## START Provided records

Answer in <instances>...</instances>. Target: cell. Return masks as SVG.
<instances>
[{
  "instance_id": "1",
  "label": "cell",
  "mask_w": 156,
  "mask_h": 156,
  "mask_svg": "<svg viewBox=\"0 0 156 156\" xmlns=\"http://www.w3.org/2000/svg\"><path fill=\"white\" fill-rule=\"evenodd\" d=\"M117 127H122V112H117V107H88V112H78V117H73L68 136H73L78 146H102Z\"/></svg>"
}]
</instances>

## END Provided records

### Written request
Gather every line of the items above that contains the word "cell", and copy each of those lines in full.

### Solution
Answer in <instances>...</instances>. Target: cell. Return masks as SVG.
  "label": "cell",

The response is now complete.